The spokesperson maintained that India’s gross and systematic violations of human rights in IOJ&K had been extensively documented by international human rights and humanitarian organisations, as well as the Office of the High Commissioner for Human Rights, in successive reports.
“India has incarcerated eight million Kashmiris, including top Kashmiri leadership, and has deployed 900,000 occupation troops in the disputed region,” she pointed out.
“The people of IOJ&K have been suffering under an inhumane lockdown and military siege for over 10 months, following India’s illegal and unilateral actions on August 5, 2019, [wherein India revoked Kashmir’s special status].”
Aisha noted that the entire region had been turned into a ‘large prison with unprecedented restrictions,’ which continued despite the ongoing coronavirus pandemic.
She further highlighted that India had persistently defied requests to allow international monitors in IOJ&K.
“Indian actions aimed at illegally altering the demographic structure of IOJ&K are in violation of multiple UN Security Council resolutions and international law, in particular the 4th Geneva Convention.”
The spokesperson further said as the world grappled with the unprecedented Covid-19 pandemic, India was busy, unabashedly, advancing the Rashtriya Swayamsevak Sangh-Bharatiya Janata Party (RSS-BJP) inspired extremist ‘Hindutva’ ideology’.
India’s continued human rights violations against its minorities, Muslims in particular, such as the threat to render them stateless, the imposition of the discriminatory Citizenship Amendment Act (CAA), initiation of the National Register of Citizens (NRC) process, targeted killings during repeated riots against Muslims – Mumbai in 1993, Gujarat in 2002, New Delhi in 2020, among others, – were all cited as examples, while the destruction of Babri Masjid was also brought up as an indication of rising Islamophobia in India.
“The Indian state’s proclivity to violence is no secret, which is a direct consequence of its headlong militarisation and unbridled hegemonic ambitions,” Aisha pointed out.
She said India had routinely used aggression in seeking to coerce its neighbours. “It has employed terrorism, at one time or another, as state policy to destabilise every neighbouring state, she insisted, adding that the country has border disputes with all of its neighbours.”
The spokesperson said India’s so-called ‘5-S approach’ in the UNSC was only a “smoke-screen to mask the arrogant, belligerent and confrontationist side of India”.
“Perhaps India would do well to consider another “S” i.e.

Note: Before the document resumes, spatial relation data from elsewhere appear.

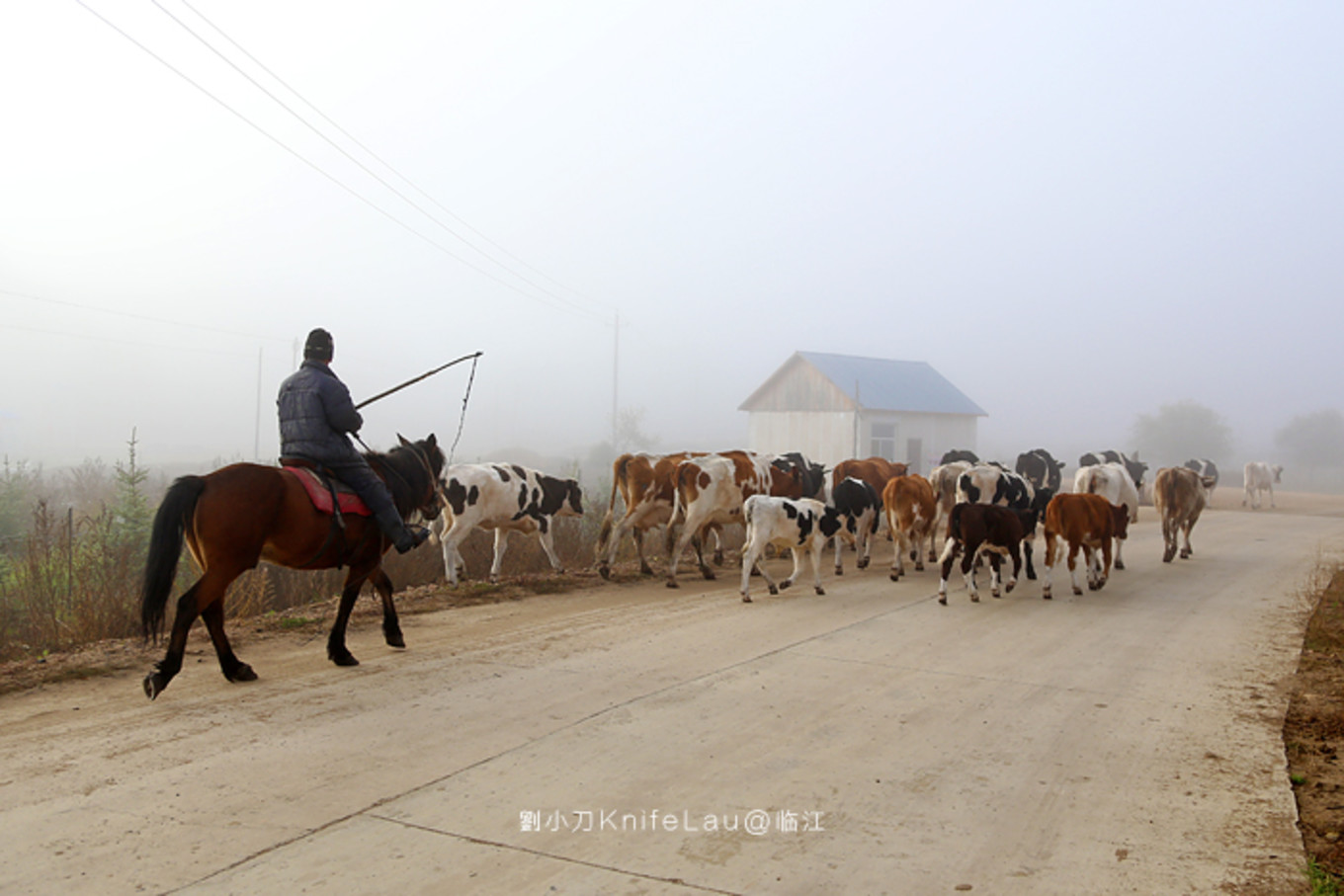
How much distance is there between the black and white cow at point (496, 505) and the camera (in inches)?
539

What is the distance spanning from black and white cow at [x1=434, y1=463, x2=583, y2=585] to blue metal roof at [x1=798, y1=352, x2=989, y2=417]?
28536 millimetres

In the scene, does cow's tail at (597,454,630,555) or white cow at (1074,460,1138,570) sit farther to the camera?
white cow at (1074,460,1138,570)

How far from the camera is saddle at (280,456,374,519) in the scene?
8.03 m

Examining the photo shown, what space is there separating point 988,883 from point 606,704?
3.40 m

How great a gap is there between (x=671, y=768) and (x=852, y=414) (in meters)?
39.4

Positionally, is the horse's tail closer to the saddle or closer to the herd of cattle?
the saddle

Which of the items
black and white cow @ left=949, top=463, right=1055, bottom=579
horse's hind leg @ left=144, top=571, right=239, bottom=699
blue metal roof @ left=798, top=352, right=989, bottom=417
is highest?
blue metal roof @ left=798, top=352, right=989, bottom=417

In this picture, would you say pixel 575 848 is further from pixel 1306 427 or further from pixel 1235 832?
pixel 1306 427

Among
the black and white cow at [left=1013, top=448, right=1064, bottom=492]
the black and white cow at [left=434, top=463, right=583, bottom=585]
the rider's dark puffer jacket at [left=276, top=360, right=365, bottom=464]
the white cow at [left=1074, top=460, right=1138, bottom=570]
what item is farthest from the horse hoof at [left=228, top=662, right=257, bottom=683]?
the black and white cow at [left=1013, top=448, right=1064, bottom=492]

Satya or truth: The truth of Indian oppression, aggression and occupation, which cannot be covered up by false espousal,” she added.
The spokesperson maintained that Indian actions in IOJ&K, and beyond, were a fundamental negation of the purposes and principles of the UN Charter.
She reiterated that India was a consistent violator of the UN Security Council resolutions on Jammu and Kashmir dispute. “Rather than felicitated, a country with such credentials must be held accountable,” she insisted.
“India must be asked to abide by the resolutions of the Security Council. Pakistan will be working with rest of the members of the Security Council in advancing the objectives of international peace and security in South Asia and beyond.”